- _Task_: Can you write out the whole forum discussion about PC uptime and reboots word for word?

---------- Text excerpt

So many times I've had clients swear on their lives, children, etc, that they've rebooted or shut down their PCs, yet when I look at our GFI AND when I physically logon to the PC & check Task Manager, both items show the PC has been running for.....a week, 20 hours, whatever....

But BOTH GFI & Task Mgr definitely show the exact same uptime and prove that the PC has NOT been rebooted.

Again, this has happened hundreds of times (probably thousands) and with Win7, 8, 10, Domains & workgroups, everything.

So again; is it possible for a PC to shut down / restart and NOT have task MGR and GFI both reflect this?

Thanks
 
Maye they are confusing Hibernate/Sleep mode with actual Shutdown?

I have no idea man.....they're *ADAMANT* they're either shutting down, or rebooting, but clearly something's amiss.

I have seen people log off their user account & then say "OK I restarted!" LOL.......

--------------------
---------- Excerpted data

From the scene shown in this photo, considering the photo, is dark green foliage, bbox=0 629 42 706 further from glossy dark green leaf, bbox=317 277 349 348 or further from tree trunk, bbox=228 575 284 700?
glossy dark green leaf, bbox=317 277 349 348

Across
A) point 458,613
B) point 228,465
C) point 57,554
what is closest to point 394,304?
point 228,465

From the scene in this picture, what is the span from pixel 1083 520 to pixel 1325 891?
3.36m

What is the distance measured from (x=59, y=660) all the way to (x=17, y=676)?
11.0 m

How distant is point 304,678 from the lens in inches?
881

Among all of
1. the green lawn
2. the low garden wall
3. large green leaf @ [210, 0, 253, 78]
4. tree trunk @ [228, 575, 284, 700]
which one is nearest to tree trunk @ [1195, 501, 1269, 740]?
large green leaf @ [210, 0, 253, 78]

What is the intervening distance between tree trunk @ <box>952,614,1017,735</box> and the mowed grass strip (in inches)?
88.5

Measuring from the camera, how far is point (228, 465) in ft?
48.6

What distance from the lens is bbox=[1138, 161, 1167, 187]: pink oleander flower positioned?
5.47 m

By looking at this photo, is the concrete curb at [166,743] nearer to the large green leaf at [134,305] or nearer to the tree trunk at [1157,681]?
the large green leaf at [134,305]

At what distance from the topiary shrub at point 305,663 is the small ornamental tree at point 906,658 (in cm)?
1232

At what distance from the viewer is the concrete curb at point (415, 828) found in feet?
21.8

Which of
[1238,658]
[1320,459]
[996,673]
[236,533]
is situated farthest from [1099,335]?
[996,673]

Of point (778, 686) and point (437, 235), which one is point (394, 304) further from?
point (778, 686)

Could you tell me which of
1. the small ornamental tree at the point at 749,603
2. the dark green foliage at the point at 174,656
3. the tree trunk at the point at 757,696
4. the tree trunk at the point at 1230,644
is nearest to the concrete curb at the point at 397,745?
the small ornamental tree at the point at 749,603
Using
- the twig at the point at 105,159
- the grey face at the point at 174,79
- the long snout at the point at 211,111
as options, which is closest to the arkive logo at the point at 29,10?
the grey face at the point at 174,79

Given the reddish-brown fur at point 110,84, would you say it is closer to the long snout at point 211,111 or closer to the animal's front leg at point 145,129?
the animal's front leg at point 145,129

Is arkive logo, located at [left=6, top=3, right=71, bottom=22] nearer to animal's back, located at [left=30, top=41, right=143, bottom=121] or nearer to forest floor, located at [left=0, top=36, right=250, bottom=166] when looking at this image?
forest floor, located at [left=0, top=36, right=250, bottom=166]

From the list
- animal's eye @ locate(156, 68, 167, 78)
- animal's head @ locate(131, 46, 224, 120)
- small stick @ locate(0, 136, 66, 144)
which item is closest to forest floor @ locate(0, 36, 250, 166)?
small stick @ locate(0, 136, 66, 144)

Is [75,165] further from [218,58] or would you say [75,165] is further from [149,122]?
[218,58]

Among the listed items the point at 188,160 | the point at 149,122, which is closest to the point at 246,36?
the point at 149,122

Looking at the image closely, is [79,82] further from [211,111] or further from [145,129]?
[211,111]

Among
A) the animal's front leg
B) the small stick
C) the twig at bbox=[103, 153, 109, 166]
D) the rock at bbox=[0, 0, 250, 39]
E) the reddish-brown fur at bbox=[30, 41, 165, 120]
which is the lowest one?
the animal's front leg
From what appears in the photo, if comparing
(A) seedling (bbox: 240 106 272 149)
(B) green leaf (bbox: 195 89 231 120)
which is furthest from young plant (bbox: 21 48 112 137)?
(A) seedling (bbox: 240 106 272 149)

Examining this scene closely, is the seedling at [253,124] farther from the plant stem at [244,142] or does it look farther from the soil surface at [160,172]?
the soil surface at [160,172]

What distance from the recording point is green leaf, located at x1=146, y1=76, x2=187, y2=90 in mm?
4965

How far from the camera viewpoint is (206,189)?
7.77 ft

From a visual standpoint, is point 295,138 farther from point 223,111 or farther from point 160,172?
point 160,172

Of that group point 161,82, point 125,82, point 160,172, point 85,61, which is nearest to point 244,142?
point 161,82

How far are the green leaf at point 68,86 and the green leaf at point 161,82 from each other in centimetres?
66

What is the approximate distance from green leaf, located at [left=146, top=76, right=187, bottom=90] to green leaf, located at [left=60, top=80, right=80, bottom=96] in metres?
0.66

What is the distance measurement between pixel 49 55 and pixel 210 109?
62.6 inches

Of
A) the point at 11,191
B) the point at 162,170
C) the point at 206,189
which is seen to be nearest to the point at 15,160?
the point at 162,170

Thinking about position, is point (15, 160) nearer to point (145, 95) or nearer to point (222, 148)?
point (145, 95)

--------------------

- _Task result_:
So many times I've had clients swear on their lives, children, etc, that they've rebooted or shut down their PCs, yet when I look at our GFI AND when I physically logon to the PC & check Task Manager, both items show the PC has been running for.....a week, 20 hours, whatever....

But BOTH GFI & Task Mgr definitely show the exact same uptime and prove that the PC has NOT been rebooted.

Again, this has happened hundreds of times (probably thousands) and with Win7, 8, 10, Domains & workgroups, everything.

So again; is it possible for a PC to shut down / restart and NOT have task MGR and GFI both reflect this?

Thanks
 
Maye they are confusing Hibernate/Sleep mode with actual Shutdown?

I have no idea man.....they're *ADAMANT* they're either shutting down, or rebooting, but clearly something's amiss.

I have seen people log off their user account & then say "OK I restarted!" LOL.......